States are in the news these days. Everybody seems to be worried about how the states should get a better deal from the Centre. In recent weeks, many announcements have been made to show how the government’s new initiatives will result in significant financial gains for the states. Going by such claims, it would appear that it is now time to celebrate a new phase of a fair and equitable fiscal relationship between the Centre and the states. Surprisingly, however, not all states seem to be happy. It is, therefore, reasonable to take a close look at these initiatives and assess how real those promised financial gains are and whether they actually represent a new challenge for governance.
One of the most recent and well-publicised pushes towards ensuring for the states a higher share of central revenues came from the 14th Finance Commission. It recommended that the states’ share in the divisible pool of central revenues should be 42 per cent, up by about 10 percentage points. The National Democratic Alliance government of Narendra Modi accepted it and Finance Minister Arun Jaitley announced with an unconcealed sense of pride that the government had agreed to accept that “unprecedented increase” in devolution, which would “empower states with more resources”.
That was what the finance minister said in his Budget speech delivered in February. Accordingly, the net resources the Centre will transfer to the states and Union Territories during 2015-16 are expected to rise to Rs 8.43 lakh crore, over 23 per cent more than were transferred in 2014-15. That should have thrilled the states. But many of them appeared to be a little disappointed and began complaining. The reasons for this reaction were not clear. What, however, became clear was that even as the government increased the tax devolution to states, it also implemented a new formula for funding major programmes under central assistance for state plans.

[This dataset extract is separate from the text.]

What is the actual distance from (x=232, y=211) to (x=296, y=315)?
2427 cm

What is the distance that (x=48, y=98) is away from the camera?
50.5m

What does the new formula do? The Union government has decided to stop funding as many as 12 programmes. For another 13 programmes, the Union government’s funding will be reduced. This will leave 23 programmes that will continue to be funded fully by the Centre. The finance ministry’s argument is that the new funding pattern has to be put in place because of the resources that would have otherwise been allocated for 25 schemes have already been subsumed in the award for resources transfer to states made by the 14th Finance Commission. States will still be left with more resources, and will now enjoy a certain freedom to spend them according to their requirements. But questions of capacity and the ability to frame suitable programmes, resisting populist pressures, and implement them successfully will also have to be addressed.
Some states may have also been disturbed after realising that a higher share in the divisible pool of central taxes has already encouraged the Union government to make some clever tax changes in a manner that the incremental revenue does not become part of the divisible pool. In other words, the states do not get any share in the revenues collected as a result of those changes. Thus, wealth tax, whose collections though small were part of the divisible pool, was abolished and instead a surcharge was levied on the tax to be paid by those earning an annual income of over Rs 1 crore. The surcharge, thus, collected will not be shared with the states. Similarly, the excise duty increases on diesel and petrol, introduced during 2014-15, were replaced by cesses, which again were not part of the divisible pool of taxes.
Another occasion where the Centre talked about its promise of sharing financial resources with the states was the auction of coal blocks, whose allotment in the past several years had been declared illegal and cancelled by the Supreme Court. As many as 33 coal mine blocks have been auctioned in two phases, fetching an estimated Rs 2 lakh crore by way of revenues from auction bid money and royalty. The Centre will not benefit from this exercise financially. The entire auction and royalty proceeds will go to the states, where the auctioned mining blocks are located. The states of Odisha, Chhattisgarh, Jharkhand, Maharashtra and West Bengal will benefit from the auctions that have been concluded so far.
Shouldn’t the states be happy? Well, if you look at these figures a little more closely, you will realise the big bonanza that the Centre is talking about is a gain that would accrue to them only over the next 30 years or the life of the mining blocks. Break that figure down to arrive at the annual gain for the various states, where the mines are located, and the actual gain does not look too big. Yes, of course, it is true that something is always better than nothing. But the revenues from royalty will start coming in only when coal is produced and sold. So a substantial chunk of those revenues would go to the states only when production of coal begins, which may take some time.
The Centre’s promise of a new deal for the states is a welcome development, whatever may be its shortcomings. In a quasi-federal country like India, it is important that the states enjoy a healthy relationship with the Centre and the country’s financial resources are equitably shared by all states. The problem in delivering that promise arises when there is no forum at the Centre where the states and the Centre can meet and discuss how the resources could be shared and spent. Earlier the Planning Commission used to play that role. The National Institution for Transforming India (NITI) Aayog seems to have a structure where there are committees and sub-committees that would have representation from the states to discuss various issues concerning them and the Centre. But there is no clarity yet on whether such forums of the NITI Aayog can discuss financial allocations for the states. There is a need for a clear delineation of that role and whether the NITI Aayog should play it.